Bir süre sonra Mois durmalarını söyleyip yine titreyen eliyle ilerideki mağara ağzına benzeyen geniş bir deliği işaret etti. Atlılar oraya doğru ilerlemeye başladılar. Ağzını ejderha başı gibi açmış mağaranın kenarlarına tuhaf şekilli yazılar ve haç işaretleri kazınmıştı. Behram askerlerden birinin elindeki meşaleyi alarak yazıların yanına yaklaştı ve okumaya başladı:
-“Latin lisanında yazılmış. “Ey yolu buraya düşen talihsiz ölümlü! Burada Roma’nın Büyük Kralı Frederik Barbarossa ve onun sadık şövalyeleri uyumaktadır! Onların huzurunu kaçıracak olanlar, ölümün soğuk nefesini hissedecekler!” Kenarlarına da üçer tane haç çizmişler.”
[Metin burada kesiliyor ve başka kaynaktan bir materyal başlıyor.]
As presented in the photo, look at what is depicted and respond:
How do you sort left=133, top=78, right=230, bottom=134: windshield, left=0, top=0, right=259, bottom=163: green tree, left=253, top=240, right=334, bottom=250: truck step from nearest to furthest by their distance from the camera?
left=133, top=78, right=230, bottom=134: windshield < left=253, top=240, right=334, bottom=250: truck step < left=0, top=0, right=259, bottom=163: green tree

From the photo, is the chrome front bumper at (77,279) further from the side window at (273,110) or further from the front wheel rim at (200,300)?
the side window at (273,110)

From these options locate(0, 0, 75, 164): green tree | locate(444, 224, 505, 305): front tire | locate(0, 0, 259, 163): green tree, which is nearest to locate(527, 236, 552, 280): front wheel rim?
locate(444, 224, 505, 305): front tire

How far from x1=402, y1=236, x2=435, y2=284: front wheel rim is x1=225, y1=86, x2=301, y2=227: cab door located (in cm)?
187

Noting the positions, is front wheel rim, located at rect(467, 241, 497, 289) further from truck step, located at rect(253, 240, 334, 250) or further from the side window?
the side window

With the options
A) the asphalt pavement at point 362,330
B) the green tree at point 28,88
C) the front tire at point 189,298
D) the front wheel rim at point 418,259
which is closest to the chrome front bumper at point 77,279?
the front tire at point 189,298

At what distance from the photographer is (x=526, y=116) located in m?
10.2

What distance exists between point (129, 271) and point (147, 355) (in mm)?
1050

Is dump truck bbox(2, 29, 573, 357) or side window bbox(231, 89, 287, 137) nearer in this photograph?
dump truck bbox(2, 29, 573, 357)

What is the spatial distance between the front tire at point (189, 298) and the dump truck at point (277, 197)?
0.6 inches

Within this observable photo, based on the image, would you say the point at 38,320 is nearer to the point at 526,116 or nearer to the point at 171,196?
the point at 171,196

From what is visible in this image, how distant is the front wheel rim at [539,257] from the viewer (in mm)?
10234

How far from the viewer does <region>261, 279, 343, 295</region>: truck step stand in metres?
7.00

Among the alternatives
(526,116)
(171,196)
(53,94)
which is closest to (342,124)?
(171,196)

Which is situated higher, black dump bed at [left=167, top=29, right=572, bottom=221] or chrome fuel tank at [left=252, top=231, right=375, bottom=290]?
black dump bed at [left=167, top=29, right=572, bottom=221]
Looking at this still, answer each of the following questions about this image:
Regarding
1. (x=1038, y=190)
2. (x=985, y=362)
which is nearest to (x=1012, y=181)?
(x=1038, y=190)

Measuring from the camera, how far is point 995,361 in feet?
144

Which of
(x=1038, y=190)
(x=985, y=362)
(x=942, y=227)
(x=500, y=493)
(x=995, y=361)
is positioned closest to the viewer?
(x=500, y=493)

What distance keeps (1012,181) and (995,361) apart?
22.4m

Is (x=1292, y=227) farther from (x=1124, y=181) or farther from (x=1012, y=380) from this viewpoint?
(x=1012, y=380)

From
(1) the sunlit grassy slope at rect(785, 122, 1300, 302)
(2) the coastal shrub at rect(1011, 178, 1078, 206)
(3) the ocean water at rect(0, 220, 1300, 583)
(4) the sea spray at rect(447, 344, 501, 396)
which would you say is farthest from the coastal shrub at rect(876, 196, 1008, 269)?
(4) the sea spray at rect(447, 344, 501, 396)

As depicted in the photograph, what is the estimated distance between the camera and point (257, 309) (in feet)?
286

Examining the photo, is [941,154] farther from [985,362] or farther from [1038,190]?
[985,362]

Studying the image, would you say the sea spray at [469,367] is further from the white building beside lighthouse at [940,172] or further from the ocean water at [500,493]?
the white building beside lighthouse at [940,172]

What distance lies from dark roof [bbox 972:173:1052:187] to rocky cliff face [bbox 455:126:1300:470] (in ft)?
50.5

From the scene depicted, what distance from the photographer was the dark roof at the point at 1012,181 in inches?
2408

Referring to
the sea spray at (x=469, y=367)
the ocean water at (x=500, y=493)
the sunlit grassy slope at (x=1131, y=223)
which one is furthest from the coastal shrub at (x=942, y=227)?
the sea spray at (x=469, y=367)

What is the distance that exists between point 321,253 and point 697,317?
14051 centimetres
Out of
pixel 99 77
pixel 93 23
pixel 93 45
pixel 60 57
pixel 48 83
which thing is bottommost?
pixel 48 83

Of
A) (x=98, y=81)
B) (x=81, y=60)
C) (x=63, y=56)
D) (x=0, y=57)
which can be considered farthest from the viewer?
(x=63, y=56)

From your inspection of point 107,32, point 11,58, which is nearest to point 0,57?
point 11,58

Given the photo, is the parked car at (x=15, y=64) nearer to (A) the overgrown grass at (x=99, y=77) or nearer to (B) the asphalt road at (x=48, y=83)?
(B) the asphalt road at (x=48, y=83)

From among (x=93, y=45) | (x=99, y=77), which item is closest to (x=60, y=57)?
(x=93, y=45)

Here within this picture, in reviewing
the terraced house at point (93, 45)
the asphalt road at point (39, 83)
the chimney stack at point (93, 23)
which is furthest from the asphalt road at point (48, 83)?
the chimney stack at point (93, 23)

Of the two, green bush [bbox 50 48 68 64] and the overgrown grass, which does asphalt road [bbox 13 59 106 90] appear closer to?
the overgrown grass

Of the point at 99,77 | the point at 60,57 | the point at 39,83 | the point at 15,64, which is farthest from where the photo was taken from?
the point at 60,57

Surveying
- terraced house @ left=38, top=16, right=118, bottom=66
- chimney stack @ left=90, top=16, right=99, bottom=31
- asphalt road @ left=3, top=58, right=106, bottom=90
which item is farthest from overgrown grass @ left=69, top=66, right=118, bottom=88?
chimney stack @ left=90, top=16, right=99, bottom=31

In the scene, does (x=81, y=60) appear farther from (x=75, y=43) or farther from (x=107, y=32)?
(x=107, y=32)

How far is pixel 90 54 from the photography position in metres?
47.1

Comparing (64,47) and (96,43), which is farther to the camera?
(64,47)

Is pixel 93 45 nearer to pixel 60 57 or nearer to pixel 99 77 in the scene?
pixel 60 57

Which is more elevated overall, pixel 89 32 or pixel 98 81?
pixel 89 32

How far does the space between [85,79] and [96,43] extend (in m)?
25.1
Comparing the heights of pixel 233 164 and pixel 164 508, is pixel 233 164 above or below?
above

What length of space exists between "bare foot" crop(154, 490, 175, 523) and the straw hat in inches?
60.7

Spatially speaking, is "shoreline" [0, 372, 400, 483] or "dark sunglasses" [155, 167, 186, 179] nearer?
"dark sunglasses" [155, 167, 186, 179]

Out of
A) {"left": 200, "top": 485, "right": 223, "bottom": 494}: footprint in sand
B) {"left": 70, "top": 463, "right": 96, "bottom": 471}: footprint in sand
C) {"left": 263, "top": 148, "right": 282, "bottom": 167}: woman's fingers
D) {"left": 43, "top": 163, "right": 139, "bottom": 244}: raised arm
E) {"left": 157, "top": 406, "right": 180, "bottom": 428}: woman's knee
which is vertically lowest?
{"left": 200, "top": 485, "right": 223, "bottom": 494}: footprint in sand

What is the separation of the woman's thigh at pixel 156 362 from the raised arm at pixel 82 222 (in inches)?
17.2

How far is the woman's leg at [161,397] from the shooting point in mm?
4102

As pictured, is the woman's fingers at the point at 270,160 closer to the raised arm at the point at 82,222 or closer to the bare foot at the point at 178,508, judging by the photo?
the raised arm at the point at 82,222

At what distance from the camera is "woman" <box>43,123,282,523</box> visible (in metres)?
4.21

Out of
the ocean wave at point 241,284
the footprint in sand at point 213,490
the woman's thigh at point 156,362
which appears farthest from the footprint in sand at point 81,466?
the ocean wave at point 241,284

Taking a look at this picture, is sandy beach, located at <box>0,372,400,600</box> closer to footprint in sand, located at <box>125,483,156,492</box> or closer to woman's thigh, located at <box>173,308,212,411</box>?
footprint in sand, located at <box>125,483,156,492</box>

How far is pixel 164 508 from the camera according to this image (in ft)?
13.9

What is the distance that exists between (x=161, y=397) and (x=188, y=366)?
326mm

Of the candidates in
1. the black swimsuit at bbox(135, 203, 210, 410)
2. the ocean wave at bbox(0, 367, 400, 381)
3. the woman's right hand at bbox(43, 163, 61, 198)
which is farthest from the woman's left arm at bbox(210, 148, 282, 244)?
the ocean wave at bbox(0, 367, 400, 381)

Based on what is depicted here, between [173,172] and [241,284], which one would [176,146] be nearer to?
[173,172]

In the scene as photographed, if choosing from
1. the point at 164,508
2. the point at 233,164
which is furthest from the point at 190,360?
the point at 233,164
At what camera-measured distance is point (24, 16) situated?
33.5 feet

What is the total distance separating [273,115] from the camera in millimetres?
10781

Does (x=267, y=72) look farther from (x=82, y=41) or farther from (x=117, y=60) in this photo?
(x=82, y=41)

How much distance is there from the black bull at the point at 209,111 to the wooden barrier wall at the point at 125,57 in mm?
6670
Celaleddin ve Malik Aba birbirlerine baktılar. Malik Aba kapıda yazanlara baktıktan sonra askerlere atlarından inmelerini emretti. İki askere dönerek atlara ve yolu tarif ettiği için görevi biten Mois’e göz kulak olmalarını söylediler. Celaleddin:
-“Hep birlikte mi gireceğiz? Bilseydim kışladan birkaç bölük daha alırdık yanımıza!”
-“Güvenlik amaçlı. İçeride bizi neyin beklediğini bilmiyoruz. Hadi bu Yahudi belki sizden korkuyordur da köylüleri gördün. Boşaltılmış köyleride.”
-“O köyler ta Sultan Kılıçarslan’ın Eskişehir’de Haçlı keferesiyle cenk ettiği dönemlerde boşaltıldı. O zamandan beri boş, hortlakla alakası yok.”
-“Sonradan neden iskan edilmedi?”
-“Ben ne bileyim kardeşim istihbaratçı mıyım vergi tahsildarı mıyım?O neyse de Mois’i nende hala yaşatıyoruz?”
-“Savaş sonsuza dek sürecek değil ya. Memleketin bezirganlara ihtiyacı var. Onlar ticaret yapıp gezecekler, devlet kazanacak.”
-“Ha anladım, rüşvet kaynağını kurutmak istemiyorsun. Kalsın bari.”
Atlı araba güç bela kafileye yetiştiğinde Celaleddin ve Malik Aba’nın ardından eli meşaleli adamları mağaraya adımlarını attılar. Kuru zeminde, tavanında yarasaların sarktığı tavanda bir iz bir işaret arayarak, en dipteki karanlığı görebilmek istermişçesine yuvalarında dönen gözler, bir o yana bir bu yana dönen meşalelerle birlikte hareket ediyordu. Bazı dönemeçlerden çıkıp, birkaç yokuşu geçtikten sonra tünelin ucunda bir ışık huzmesi gördüler. Hızlı adımlarla oraya doğru ilerlediler. Işık gittikçe büyümeye başladı. Gözleri bir başka mağara galerisine açılan doğal geçidi seçmeye başladı. Geçitten geçtikten sonra oldukça geniş bir açıklığa gelmişlerdi.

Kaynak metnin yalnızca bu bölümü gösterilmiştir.